TASK GOAL:
Each entry is to be printed again word for word.

Web page caption snippets:

______________________________

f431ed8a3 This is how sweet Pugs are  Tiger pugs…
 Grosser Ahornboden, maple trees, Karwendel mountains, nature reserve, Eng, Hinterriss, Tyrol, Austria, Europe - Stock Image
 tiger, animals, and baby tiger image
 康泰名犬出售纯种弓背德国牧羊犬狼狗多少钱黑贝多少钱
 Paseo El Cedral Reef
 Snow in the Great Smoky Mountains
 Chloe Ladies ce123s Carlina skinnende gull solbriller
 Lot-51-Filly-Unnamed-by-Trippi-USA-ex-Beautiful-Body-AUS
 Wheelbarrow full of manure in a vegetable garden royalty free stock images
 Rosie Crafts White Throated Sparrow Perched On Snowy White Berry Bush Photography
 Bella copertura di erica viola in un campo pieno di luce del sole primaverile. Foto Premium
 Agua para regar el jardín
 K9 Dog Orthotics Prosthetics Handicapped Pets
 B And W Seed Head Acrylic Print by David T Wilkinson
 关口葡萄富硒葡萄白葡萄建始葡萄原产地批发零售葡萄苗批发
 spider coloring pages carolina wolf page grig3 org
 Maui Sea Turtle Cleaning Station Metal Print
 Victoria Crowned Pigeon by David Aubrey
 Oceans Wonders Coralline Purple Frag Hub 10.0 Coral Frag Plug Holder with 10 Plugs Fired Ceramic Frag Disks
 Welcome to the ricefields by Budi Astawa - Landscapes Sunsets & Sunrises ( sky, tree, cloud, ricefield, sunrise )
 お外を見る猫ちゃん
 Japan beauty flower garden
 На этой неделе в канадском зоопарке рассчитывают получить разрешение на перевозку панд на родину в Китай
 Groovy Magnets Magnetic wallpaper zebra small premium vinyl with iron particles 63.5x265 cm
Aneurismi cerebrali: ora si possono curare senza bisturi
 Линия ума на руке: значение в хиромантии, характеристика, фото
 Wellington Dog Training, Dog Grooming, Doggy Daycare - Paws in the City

______________________________

ANSWER BOX:
f431ed8a3 This is how sweet Pugs are  Tiger pugs…
 Grosser Ahornboden, maple trees, Karwendel mountains, nature reserve, Eng, Hinterriss, Tyrol, Austria, Europe - Stock Image
 tiger, animals, and baby tiger image
 康泰名犬出售纯种弓背德国牧羊犬狼狗多少钱黑贝多少钱
 Paseo El Cedral Reef
 Snow in the Great Smoky Mountains
 Chloe Ladies ce123s Carlina skinnende gull solbriller
 Lot-51-Filly-Unnamed-by-Trippi-USA-ex-Beautiful-Body-AUS
 Wheelbarrow full of manure in a vegetable garden royalty free stock images
 Rosie Crafts White Throated Sparrow Perched On Snowy White Berry Bush Photography
 Bella copertura di erica viola in un campo pieno di luce del sole primaverile. Foto Premium
 Agua para regar el jardín
 K9 Dog Orthotics Prosthetics Handicapped Pets
 B And W Seed Head Acrylic Print by David T Wilkinson
 关口葡萄富硒葡萄白葡萄建始葡萄原产地批发零售葡萄苗批发
 spider coloring pages carolina wolf page grig3 org
 Maui Sea Turtle Cleaning Station Metal Print
 Victoria Crowned Pigeon by David Aubrey
 Oceans Wonders Coralline Purple Frag Hub 10.0 Coral Frag Plug Holder with 10 Plugs Fired Ceramic Frag Disks
 Welcome to the ricefields by Budi Astawa - Landscapes Sunsets & Sunrises ( sky, tree, cloud, ricefield, sunrise )
 お外を見る猫ちゃん
 Japan beauty flower garden
 На этой неделе в канадском зоопарке рассчитывают получить разрешение на перевозку панд на родину в Китай
 Groovy Magnets Magnetic wallpaper zebra small premium vinyl with iron particles 63.5x265 cm
Aneurismi cerebrali: ora si possono curare senza bisturi
 Линия ума на руке: значение в хиромантии, характеристика, фото
 Wellington Dog Training, Dog Grooming, Doggy Daycare - Paws in the City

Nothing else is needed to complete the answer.